▶ EXERCISE INSTRUCTIONS
Reproduce verbatim every line from the line containing "From the items given as" through the line containing "(x=958, y=873), (x=114, y=801), (x=964, y=539), (x=85, y=683)", including both of those lines.

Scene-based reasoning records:
##########

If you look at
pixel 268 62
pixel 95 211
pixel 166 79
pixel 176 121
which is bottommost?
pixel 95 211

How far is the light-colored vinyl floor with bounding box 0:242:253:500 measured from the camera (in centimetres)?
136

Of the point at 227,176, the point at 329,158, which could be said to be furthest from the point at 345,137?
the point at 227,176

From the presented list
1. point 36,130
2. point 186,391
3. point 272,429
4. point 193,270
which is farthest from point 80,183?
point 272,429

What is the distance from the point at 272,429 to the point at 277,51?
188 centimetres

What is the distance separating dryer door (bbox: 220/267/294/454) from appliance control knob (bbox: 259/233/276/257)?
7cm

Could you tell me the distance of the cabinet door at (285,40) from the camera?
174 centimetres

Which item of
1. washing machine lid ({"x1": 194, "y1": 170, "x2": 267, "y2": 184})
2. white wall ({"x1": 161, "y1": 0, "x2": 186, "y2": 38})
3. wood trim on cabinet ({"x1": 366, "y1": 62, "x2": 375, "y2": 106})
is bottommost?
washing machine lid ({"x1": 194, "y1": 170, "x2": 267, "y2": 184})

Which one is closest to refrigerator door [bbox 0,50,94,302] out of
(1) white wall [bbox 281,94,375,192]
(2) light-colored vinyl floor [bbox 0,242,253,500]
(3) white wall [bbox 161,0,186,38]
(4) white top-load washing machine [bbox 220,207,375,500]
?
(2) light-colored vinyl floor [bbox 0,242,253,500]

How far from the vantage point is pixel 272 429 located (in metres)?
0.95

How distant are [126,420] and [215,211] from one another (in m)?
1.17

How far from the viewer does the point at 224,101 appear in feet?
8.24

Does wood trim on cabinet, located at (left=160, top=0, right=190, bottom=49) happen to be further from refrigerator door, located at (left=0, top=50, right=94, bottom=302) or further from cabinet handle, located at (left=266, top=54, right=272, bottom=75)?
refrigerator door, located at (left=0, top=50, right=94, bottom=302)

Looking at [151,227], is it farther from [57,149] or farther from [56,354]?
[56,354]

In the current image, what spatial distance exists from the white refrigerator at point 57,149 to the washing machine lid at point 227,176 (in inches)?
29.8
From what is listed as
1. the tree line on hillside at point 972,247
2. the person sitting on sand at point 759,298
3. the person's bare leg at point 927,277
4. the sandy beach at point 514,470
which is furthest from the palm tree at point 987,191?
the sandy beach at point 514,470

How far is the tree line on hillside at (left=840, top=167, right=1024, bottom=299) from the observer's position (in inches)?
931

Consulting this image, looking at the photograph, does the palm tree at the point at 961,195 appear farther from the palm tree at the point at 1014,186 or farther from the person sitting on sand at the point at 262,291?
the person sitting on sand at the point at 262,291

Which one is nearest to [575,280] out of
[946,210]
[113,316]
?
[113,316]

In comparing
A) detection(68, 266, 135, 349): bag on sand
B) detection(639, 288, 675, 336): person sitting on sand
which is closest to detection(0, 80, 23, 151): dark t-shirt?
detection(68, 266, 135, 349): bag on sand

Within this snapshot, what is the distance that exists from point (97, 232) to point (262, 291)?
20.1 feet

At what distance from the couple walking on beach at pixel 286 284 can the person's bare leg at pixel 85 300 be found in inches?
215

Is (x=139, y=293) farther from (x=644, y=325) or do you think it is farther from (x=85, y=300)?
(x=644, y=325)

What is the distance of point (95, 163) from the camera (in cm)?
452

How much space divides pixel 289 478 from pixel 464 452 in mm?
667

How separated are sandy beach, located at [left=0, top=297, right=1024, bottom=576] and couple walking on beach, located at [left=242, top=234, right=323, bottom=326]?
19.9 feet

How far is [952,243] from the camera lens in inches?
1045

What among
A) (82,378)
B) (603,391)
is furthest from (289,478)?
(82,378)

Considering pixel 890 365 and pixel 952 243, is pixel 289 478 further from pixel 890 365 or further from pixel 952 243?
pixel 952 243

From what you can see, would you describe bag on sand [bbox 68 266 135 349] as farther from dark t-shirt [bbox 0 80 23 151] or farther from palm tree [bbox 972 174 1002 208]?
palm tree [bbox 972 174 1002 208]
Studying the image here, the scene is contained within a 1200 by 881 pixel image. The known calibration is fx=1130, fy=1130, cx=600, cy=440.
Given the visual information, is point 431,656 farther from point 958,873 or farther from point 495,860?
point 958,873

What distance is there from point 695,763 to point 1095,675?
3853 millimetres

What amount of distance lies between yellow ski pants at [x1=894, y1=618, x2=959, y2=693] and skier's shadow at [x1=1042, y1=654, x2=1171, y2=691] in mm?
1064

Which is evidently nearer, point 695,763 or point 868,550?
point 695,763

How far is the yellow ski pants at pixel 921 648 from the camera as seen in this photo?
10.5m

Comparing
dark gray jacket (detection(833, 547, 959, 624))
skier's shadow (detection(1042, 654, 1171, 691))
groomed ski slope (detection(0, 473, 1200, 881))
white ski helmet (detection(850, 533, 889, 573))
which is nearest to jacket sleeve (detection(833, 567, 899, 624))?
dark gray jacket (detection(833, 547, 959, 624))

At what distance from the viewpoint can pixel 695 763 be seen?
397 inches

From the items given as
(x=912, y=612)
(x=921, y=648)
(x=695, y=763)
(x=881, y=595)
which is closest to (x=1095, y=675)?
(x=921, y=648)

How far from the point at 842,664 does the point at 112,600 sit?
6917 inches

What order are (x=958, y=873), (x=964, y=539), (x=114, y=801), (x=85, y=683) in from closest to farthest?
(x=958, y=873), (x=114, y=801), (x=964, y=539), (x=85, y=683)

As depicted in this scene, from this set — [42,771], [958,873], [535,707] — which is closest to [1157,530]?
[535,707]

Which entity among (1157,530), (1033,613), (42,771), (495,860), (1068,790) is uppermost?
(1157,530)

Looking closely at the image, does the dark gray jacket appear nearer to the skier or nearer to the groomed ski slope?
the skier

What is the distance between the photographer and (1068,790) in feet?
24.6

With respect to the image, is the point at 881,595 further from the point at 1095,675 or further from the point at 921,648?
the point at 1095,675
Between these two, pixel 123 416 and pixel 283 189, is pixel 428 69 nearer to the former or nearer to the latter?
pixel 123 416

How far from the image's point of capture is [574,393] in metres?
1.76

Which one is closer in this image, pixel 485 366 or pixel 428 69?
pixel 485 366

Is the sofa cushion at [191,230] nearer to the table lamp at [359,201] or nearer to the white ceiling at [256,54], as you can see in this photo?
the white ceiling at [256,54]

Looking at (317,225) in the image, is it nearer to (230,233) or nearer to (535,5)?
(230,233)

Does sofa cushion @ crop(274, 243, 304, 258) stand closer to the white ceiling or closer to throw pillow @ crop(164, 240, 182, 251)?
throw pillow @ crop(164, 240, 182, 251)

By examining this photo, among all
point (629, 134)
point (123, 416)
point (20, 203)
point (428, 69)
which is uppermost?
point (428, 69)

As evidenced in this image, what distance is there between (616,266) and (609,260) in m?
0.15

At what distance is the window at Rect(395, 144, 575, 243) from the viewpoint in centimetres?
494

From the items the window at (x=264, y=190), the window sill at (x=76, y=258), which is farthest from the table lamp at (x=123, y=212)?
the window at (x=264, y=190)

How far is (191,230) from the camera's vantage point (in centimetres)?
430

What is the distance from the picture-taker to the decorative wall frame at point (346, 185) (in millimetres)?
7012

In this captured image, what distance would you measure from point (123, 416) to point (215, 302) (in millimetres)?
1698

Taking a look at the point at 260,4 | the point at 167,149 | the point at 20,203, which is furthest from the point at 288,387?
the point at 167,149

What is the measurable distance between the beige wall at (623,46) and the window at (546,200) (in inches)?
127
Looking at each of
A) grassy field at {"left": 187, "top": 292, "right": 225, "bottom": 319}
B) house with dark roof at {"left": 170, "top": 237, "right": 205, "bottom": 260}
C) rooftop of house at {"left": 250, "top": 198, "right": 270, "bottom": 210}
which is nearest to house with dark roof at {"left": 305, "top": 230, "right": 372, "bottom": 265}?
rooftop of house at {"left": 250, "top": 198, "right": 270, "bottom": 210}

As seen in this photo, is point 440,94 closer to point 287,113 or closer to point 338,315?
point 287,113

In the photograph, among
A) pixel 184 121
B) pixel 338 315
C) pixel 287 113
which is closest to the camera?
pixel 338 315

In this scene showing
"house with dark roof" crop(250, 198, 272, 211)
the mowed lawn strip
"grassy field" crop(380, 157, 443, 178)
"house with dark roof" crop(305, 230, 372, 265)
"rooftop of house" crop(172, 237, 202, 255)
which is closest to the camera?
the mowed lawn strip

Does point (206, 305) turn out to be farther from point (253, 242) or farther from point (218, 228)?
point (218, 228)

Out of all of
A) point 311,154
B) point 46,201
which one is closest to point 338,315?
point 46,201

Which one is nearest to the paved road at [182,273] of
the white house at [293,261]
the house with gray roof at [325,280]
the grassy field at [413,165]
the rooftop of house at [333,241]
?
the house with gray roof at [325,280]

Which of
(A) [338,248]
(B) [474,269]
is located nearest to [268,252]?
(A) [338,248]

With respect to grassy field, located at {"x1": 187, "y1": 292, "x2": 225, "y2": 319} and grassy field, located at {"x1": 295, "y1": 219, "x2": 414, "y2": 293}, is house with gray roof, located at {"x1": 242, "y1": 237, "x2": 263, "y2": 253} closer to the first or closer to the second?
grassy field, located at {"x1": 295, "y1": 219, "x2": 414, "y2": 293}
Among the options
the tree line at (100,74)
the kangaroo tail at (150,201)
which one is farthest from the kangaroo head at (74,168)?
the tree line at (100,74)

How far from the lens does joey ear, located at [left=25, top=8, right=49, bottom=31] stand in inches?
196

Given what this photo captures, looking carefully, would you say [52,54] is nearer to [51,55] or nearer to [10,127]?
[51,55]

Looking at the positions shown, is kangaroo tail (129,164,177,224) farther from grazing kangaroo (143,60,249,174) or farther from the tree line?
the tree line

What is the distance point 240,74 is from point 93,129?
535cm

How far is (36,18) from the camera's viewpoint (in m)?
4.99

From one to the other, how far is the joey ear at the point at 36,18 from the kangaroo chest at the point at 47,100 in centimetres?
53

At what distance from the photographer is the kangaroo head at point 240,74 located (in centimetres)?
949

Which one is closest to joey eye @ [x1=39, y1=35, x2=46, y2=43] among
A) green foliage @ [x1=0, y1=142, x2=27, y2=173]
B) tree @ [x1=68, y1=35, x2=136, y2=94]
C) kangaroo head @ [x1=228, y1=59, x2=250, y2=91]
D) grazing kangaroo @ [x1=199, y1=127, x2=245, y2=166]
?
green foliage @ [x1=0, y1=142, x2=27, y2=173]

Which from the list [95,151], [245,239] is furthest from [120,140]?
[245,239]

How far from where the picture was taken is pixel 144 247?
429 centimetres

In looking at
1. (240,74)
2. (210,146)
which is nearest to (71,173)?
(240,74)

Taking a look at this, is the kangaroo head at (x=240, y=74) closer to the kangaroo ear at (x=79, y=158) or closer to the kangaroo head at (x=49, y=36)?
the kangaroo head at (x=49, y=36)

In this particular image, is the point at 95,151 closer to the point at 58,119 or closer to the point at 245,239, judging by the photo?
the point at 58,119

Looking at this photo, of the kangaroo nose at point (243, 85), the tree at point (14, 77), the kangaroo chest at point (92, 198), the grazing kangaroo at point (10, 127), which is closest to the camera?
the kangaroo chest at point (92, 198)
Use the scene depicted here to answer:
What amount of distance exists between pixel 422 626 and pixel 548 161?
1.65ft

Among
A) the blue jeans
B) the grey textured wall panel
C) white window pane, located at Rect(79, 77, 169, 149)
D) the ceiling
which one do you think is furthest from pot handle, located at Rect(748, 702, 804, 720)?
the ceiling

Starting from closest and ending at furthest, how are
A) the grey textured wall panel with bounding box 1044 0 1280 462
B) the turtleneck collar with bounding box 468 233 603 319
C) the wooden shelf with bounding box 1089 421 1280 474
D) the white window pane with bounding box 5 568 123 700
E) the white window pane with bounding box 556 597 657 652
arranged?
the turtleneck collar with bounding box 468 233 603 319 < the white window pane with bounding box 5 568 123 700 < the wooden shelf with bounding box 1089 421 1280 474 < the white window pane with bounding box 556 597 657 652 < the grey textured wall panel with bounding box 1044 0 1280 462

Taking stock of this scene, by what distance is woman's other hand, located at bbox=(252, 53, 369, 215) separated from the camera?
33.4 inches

##########

▶ TASK SOLUTION
From the items given as
(x=912, y=612)
(x=921, y=648)
(x=695, y=763)
(x=881, y=595)
which is closest to (x=1095, y=675)?
(x=921, y=648)

How far from the point at 842,664 does the point at 112,600 sit?
6917 inches

What order are (x=958, y=873), (x=964, y=539), (x=114, y=801), (x=85, y=683) in from closest to farthest?
(x=958, y=873), (x=114, y=801), (x=964, y=539), (x=85, y=683)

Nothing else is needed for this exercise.